_Written task_:
Reproduce every line of the data below without any changes, but leave out the pictures.
##############################
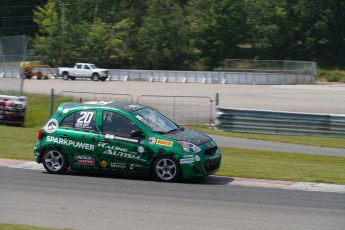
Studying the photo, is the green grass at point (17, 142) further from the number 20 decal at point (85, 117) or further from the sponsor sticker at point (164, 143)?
the sponsor sticker at point (164, 143)

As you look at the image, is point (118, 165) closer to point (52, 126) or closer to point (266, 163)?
point (52, 126)

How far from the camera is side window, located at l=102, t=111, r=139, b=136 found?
1291 cm

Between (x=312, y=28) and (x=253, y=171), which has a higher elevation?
(x=312, y=28)

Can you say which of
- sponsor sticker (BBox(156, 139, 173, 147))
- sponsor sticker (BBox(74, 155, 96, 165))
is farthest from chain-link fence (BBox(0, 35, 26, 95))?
sponsor sticker (BBox(156, 139, 173, 147))

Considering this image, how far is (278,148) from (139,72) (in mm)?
41241

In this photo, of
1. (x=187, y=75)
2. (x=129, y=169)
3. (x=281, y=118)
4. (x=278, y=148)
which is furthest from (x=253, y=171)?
(x=187, y=75)

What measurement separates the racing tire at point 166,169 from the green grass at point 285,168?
1.56 meters

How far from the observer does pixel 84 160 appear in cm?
1316

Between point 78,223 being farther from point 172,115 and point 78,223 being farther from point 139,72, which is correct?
point 139,72

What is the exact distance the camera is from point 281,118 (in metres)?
25.0

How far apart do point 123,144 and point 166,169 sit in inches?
38.7

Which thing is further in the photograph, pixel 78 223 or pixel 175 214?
pixel 175 214

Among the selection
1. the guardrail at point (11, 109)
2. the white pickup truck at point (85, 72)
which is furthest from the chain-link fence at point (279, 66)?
the guardrail at point (11, 109)

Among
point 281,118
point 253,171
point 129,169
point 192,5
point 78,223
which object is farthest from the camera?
point 192,5
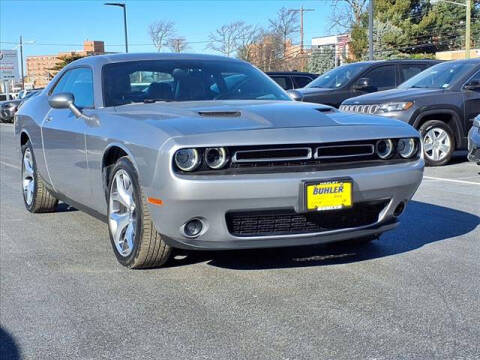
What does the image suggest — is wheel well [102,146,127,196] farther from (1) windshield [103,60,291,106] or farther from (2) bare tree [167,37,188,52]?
(2) bare tree [167,37,188,52]

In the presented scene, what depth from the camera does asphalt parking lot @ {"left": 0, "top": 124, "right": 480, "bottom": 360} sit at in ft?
10.1

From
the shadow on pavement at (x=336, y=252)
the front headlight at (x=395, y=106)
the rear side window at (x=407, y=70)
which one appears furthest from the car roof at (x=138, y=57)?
the rear side window at (x=407, y=70)

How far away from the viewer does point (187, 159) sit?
146 inches

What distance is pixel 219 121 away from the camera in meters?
3.94

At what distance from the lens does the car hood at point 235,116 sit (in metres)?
3.84

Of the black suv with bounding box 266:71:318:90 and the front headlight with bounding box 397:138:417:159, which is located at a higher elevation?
the black suv with bounding box 266:71:318:90

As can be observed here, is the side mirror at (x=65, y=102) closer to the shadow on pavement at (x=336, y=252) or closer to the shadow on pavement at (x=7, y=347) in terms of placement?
the shadow on pavement at (x=336, y=252)

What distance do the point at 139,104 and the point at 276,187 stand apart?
1.62 meters

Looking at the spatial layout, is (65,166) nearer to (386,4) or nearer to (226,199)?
(226,199)

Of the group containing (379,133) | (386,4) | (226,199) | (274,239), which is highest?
(386,4)

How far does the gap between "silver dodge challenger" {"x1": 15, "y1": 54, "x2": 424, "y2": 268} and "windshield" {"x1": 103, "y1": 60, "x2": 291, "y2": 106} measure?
0.01 metres

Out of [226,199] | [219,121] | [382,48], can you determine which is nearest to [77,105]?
[219,121]

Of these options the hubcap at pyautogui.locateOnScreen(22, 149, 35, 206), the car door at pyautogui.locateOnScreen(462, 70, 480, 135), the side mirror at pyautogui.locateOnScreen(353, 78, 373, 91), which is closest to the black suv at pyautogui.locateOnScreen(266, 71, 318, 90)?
the side mirror at pyautogui.locateOnScreen(353, 78, 373, 91)

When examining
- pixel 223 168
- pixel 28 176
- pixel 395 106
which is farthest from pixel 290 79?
pixel 223 168
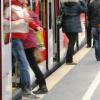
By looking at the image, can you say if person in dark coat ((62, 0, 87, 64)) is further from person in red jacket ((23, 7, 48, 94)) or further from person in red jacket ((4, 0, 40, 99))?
person in red jacket ((4, 0, 40, 99))

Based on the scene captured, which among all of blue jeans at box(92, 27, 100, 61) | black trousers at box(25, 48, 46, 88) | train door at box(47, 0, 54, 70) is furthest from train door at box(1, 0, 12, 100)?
blue jeans at box(92, 27, 100, 61)

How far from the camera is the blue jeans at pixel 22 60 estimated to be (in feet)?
24.1

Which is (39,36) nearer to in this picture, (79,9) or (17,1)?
(17,1)

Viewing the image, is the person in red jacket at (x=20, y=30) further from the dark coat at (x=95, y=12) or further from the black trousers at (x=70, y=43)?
the dark coat at (x=95, y=12)

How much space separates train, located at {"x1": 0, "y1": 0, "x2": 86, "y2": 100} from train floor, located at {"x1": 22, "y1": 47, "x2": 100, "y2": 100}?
0.96 ft

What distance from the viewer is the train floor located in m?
8.09

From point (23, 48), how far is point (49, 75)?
277cm

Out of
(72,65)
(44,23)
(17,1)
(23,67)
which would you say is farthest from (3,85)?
(72,65)

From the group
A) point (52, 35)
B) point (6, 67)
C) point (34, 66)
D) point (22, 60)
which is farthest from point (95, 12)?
point (6, 67)

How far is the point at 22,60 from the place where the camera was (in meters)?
7.41

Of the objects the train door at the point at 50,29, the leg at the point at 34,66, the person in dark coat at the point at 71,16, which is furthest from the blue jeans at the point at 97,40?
the leg at the point at 34,66

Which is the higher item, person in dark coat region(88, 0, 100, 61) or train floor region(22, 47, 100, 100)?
person in dark coat region(88, 0, 100, 61)

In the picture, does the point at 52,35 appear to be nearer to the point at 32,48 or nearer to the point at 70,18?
the point at 70,18

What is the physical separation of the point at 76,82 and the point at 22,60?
223cm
##############################
_Final result_:
Studying the photo, is the green grass at point (17, 142) further from the number 20 decal at point (85, 117) or further from the sponsor sticker at point (164, 143)?
the sponsor sticker at point (164, 143)

As you look at the image, is point (118, 165) closer to point (52, 126) or closer to point (266, 163)?
point (52, 126)

How far from the camera is side window, located at l=102, t=111, r=139, b=136 found?
1291 cm

Between (x=312, y=28) and (x=253, y=171), which has a higher elevation?
(x=312, y=28)

Can you say which of
- sponsor sticker (BBox(156, 139, 173, 147))
- sponsor sticker (BBox(74, 155, 96, 165))
is farthest from chain-link fence (BBox(0, 35, 26, 95))?
sponsor sticker (BBox(156, 139, 173, 147))

Considering this image, how far is (278,148) from (139,72) (in mm)?
41241

In this photo, of
1. (x=187, y=75)
2. (x=129, y=169)
3. (x=281, y=118)
4. (x=278, y=148)
which is furthest from (x=253, y=171)?
(x=187, y=75)

What measurement separates the racing tire at point 166,169 from the green grass at point 285,168?
1.56 meters

How far from the observer does pixel 84 160 appear in cm?
1316

Between point 78,223 being farther from point 172,115 and point 78,223 being farther from point 139,72, which is correct?
point 139,72

What is the exact distance the camera is from point 281,118 (in metres)?
25.0

How far apart do point 123,144 and point 166,169 sit in inches?
38.7

Which thing is further in the photograph, pixel 78 223 or pixel 175 214?
pixel 175 214

Among the selection
1. the guardrail at point (11, 109)
2. the white pickup truck at point (85, 72)
which is furthest from the chain-link fence at point (279, 66)?
the guardrail at point (11, 109)

Among
point 281,118
point 253,171
point 129,169
point 192,5
point 78,223
which object is farthest from the camera?
point 192,5
What does the image suggest — is wheel well [102,146,127,196] farther from (1) windshield [103,60,291,106] or farther from (2) bare tree [167,37,188,52]?
(2) bare tree [167,37,188,52]

In the presented scene, what depth from the camera does asphalt parking lot @ {"left": 0, "top": 124, "right": 480, "bottom": 360} sit at in ft?
10.1

From
the shadow on pavement at (x=336, y=252)
the front headlight at (x=395, y=106)
the rear side window at (x=407, y=70)
which one appears furthest from the car roof at (x=138, y=57)?
the rear side window at (x=407, y=70)

How far away from the viewer does point (187, 159) sit?
146 inches

What distance is pixel 219 121 away from the camera in meters?
3.94

At what distance from the lens does the car hood at point 235,116 sit (in metres)?
3.84

Of the black suv with bounding box 266:71:318:90 and the front headlight with bounding box 397:138:417:159, which is located at a higher elevation?
the black suv with bounding box 266:71:318:90

As can be observed here, is the side mirror at (x=65, y=102) closer to the shadow on pavement at (x=336, y=252) or closer to the shadow on pavement at (x=7, y=347) in terms of placement?
the shadow on pavement at (x=336, y=252)

What distance do the point at 139,104 and the point at 276,187 stand apart?
1.62 meters

Looking at the spatial layout, is (65,166) nearer to (386,4) or nearer to (226,199)?
(226,199)

Of the group containing (379,133) | (386,4) | (226,199) | (274,239), which is highest?
(386,4)

How far does the gap between "silver dodge challenger" {"x1": 15, "y1": 54, "x2": 424, "y2": 268} and "windshield" {"x1": 103, "y1": 60, "x2": 291, "y2": 106} measure?
0.01 metres

Out of [226,199] | [219,121] | [382,48], can you determine which is nearest to [77,105]?
[219,121]

Of these options the hubcap at pyautogui.locateOnScreen(22, 149, 35, 206), the car door at pyautogui.locateOnScreen(462, 70, 480, 135), the side mirror at pyautogui.locateOnScreen(353, 78, 373, 91), which is closest to the black suv at pyautogui.locateOnScreen(266, 71, 318, 90)?
the side mirror at pyautogui.locateOnScreen(353, 78, 373, 91)

When examining
- pixel 223 168
- pixel 28 176
- pixel 395 106
which is farthest from pixel 290 79?
pixel 223 168
By looking at the image, can you say if person in dark coat ((62, 0, 87, 64)) is further from person in red jacket ((23, 7, 48, 94)) or further from person in red jacket ((4, 0, 40, 99))?
person in red jacket ((4, 0, 40, 99))

Based on the scene captured, which among all of blue jeans at box(92, 27, 100, 61) | black trousers at box(25, 48, 46, 88) | train door at box(47, 0, 54, 70) is furthest from train door at box(1, 0, 12, 100)?
blue jeans at box(92, 27, 100, 61)

How far from the camera is the blue jeans at pixel 22 60 estimated to be (in feet)?
24.1

Which is (39,36) nearer to in this picture, (79,9) or (17,1)?
(17,1)

Viewing the image, is the person in red jacket at (x=20, y=30) further from the dark coat at (x=95, y=12) or further from the black trousers at (x=70, y=43)?
the dark coat at (x=95, y=12)

How much space separates train, located at {"x1": 0, "y1": 0, "x2": 86, "y2": 100} from train floor, located at {"x1": 22, "y1": 47, "x2": 100, "y2": 100}?
0.96 ft

What distance from the viewer is the train floor located in m?
8.09

From point (23, 48), how far is point (49, 75)?
277cm

Out of
(72,65)
(44,23)
(17,1)
(23,67)
which would you say is farthest from (3,85)?
(72,65)

From the group
A) point (52, 35)
B) point (6, 67)
C) point (34, 66)
D) point (22, 60)
which is farthest from point (95, 12)?
point (6, 67)

How far is the point at 22,60 from the place where the camera was (in meters)?
7.41

Of the objects the train door at the point at 50,29, the leg at the point at 34,66, the person in dark coat at the point at 71,16, which is furthest from the blue jeans at the point at 97,40?
the leg at the point at 34,66

Which is the higher item, person in dark coat region(88, 0, 100, 61) or train floor region(22, 47, 100, 100)?
person in dark coat region(88, 0, 100, 61)

In the picture, does the point at 52,35 appear to be nearer to the point at 32,48 or nearer to the point at 70,18?
the point at 70,18

What is the physical separation of the point at 76,82 and the point at 22,60?
223cm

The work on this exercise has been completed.